--- Passage provided ---
RO: Your father’s collection of Chinese vases — Ming and T’ang dynasty — is that…

30

JW: It’s within sight as I talk to you in a corner of the living room here. It’s quite a beautiful collection. It was, I guess, put together in the middle of the 1940s. And that’s when he did most of his collecting. Again, living in Washington, there were very good auction houses there and lots of collectors were in the diplomatic service of one country or another and, you know, they got stationed somewhere else and sometimes they got rid of their holdings. So had access to some very good things. And the friendship of some of the curators at the Smithsonian and the Freer Gallery. They would help him and educate him. Lots to know. But yeah, it’s a lovely collection. I’m going to hang onto that one. It goes very well with the house. The house is like so much else. Its kind of a hodge podge, but a good kind of hodge podge. So you get that Chinese material. We have a lot of very good French furniture, English furniture, American furniture, Chinese furniture. So all of that is here. I hope in a way that this house can be maintained in some respect, you know. Hence the library is pretty much here. And a big collection downstairs of Outsider art and there’s various other modern art. It would be nice to have that kept intact. Tom Meyer will, of course, attempt to see that this happens. So I hope that comes to pass. But the house itself is fairly remote. It has the views that haven’t been intruded on really. You can see almost nothing but mountains — and in three directions.

31

RO: Sounds gorgeous.

32

JW: Well, its not bad, as they say. Today I’m looking out the window hoping to see some rain coming. We haven’t had rain for about a month.

33

RO: You mentioned Thomas. I’m curious. I think there’s something interesting happening between your own poetic practice and Thomas’ practice as a poet and I wonder if you can talk about how you first encountered one another.

34

JW: Well, let’s see if I can get that clearly in mind. I think it was… I don’t know. I was talking to a poet named Gerrit Lansing. We were talking, just talking the usual stuff. I said to him at one point, God, I said, I get really tired of these third-rate straight poets. That’s about all you see. Aren’t there any good gay poets? And I said, you know, I said I want to publish some. And Gerrit happened to have met Tom when he was up at Bard college and suggested that I write to him. So I did. I wrote to him and exchanged a couple of letters. And I told him of my desire to publish some gay writers and he said, well I have a manuscript that I can show you. And that was a book called The Bang Book. Have you seen that?

35

RO: Absolutely. Yep.

36

JW: Well, that was the first project and I thought that one came out very well. Had nice drawings by my English artist friend John Furnival. So that’s kind of how it started. Like that. Write somebody a letter. And he was, well, tremendously bright for one thing. He comes from around the northwest. His parents and siblings grew up in Seattle. So he’d never really been to the east until he went to Bard. So that’s how it all started, as they say.

37

RO: So when he went to Bard wasn’t Robert Kelly teaching at that time?

38

JW: Yes. He had been for just not very many years at that point. Must be there forty-five years by now, or close to it. We went up to a celebration of his fortieth anniversary. That was maybe 2001 or 2002. Yeah. Robert is a wonder to behold. There’s not as much of him as there used to be back in those days. And he’s a tremendously bright guy. He always humbles me. You know a little. I know a little. But it seems like Kelly has read just about everything. I forget who it was that said he was under the impression that he was the last Englishman who had read everything of any interest. I think it’s Thomas Carlyle that claims that and it may have been true. But anyway he [Thomas Meyer] was a student of Robert’s and that was a very good thing for him.
---
Work to be completed :: Resume the interview transcript about the Chinese vase collection, the house, and meeting Thomas Meyer, picking up right after its final sentence.
--- Data shown ---
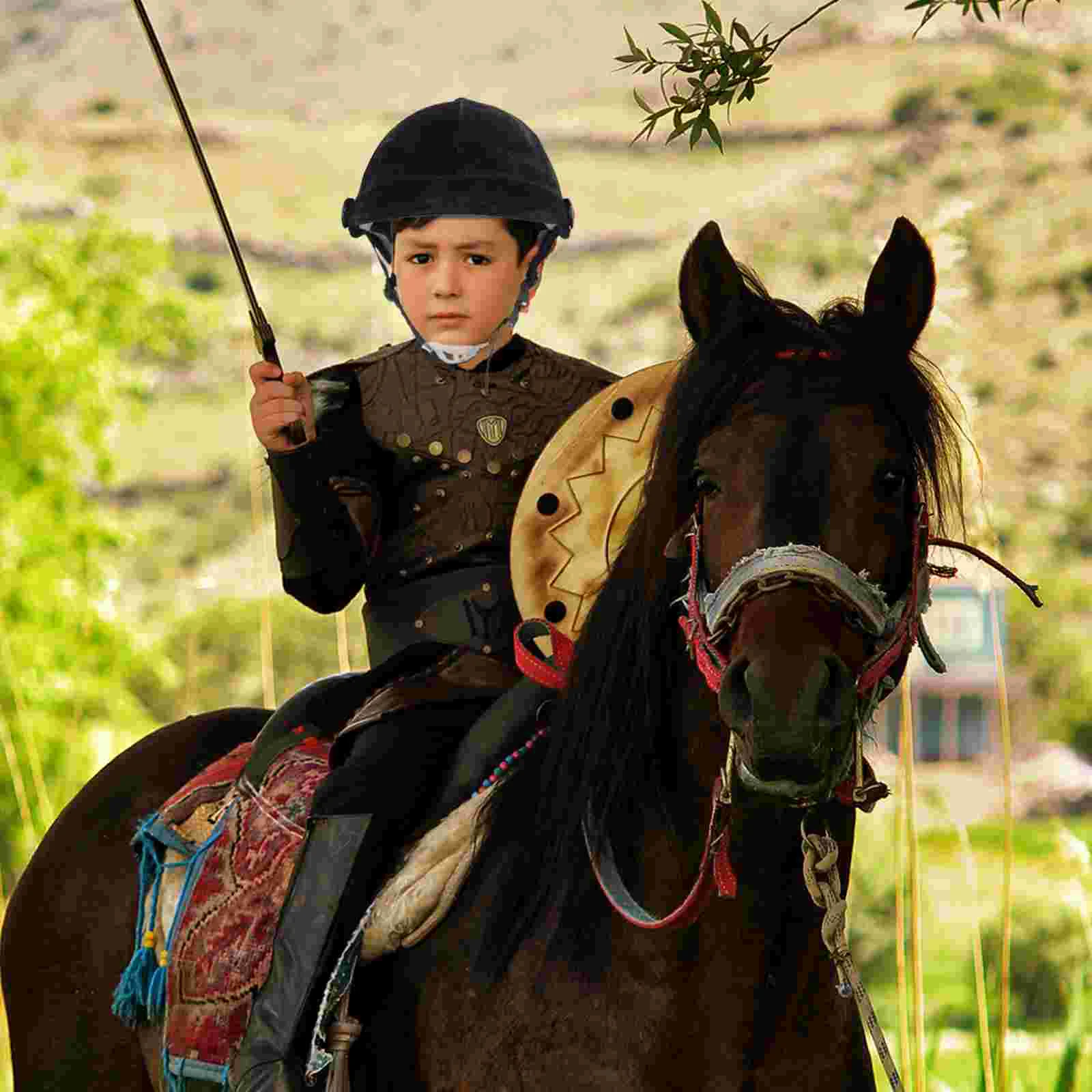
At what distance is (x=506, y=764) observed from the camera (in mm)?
---
Written answer ::
39

RO: So where did you first meet? Was it up at Bard?

40

JW: Actually, I was teaching a couple of semesters at something called the Maryland Institute College of Art in Baltimore. So I was there. And I heard or read that there was going to be a concert of music by Carl Ruggles.

41

RO: And he’s a figure that’s important to you. Ruggles.

42

JW: Yeah. He associated of course with Ives. Anyway, I think it might have been his ninetieth birthday. I believe I’m right on that. It could’ve been maybe a little bit less than that. Let’s say it was his ninetieth birthday and there was going to be this concert at Bennington. A couple of concerts, on a Friday night and a Saturday night or something like that. And I thought to myself, gosh, it’s not all that far to get from Baltimore to Bennington. So I just mentioned that to Tom Meyer and he said, I’d like to go to that, too. So I went slightly out of my way and picked him up at Bard and off we went to Bennington and to those concerts. So that was the occasion. That could be the date. So that was the occasion. Later that year, let me see. We got interested in the idea of living together and we went down to Penland school that winter, in North Carolina, that craft school and spent a couple months there. Anyway, that’s kind of where it all started.

43

RO: I’m also curious about your poetic practice and the way in which that intersects perhaps with Tom’s practice.

44

JW: Well, we’ve always kind of written separately in a way, you know. And we don’t discuss too much of what’s going on in either’s work. We obviously pay attention. And Kelly certainly thinks he’s the best that he knows in that generation. He’s always said that. Continues to. And Jargon’s done some good editions of Tom’s. But he’s a much more learned kind of poet than I am. I know a lot of stuff, but… I’m very badly read. Somebody asked me the other day, what do you think of Jane Austen. I said, I don’t know. So, I’m like that about a lot of people.

45

RO: But you know Ian Hamilton Finlay and his boy Alec Finlay and you’ve really promoted Simon Cutts and other folks.

46

JW: Well, I have an eye for that or ear for that and it seems I can be more useful doing that than hundreds of people with degrees in Virginia Woolf and whoever else. Let them go. Let them have it. Anyway, I don’t know whether there’s always people as invisible as Simon Cutts in England.

47

RO: And also Basil Bunting. There’s a very peculiar connection between you and Basil Bunting. You somehow connected with what he was doing and really supported it, promoted it.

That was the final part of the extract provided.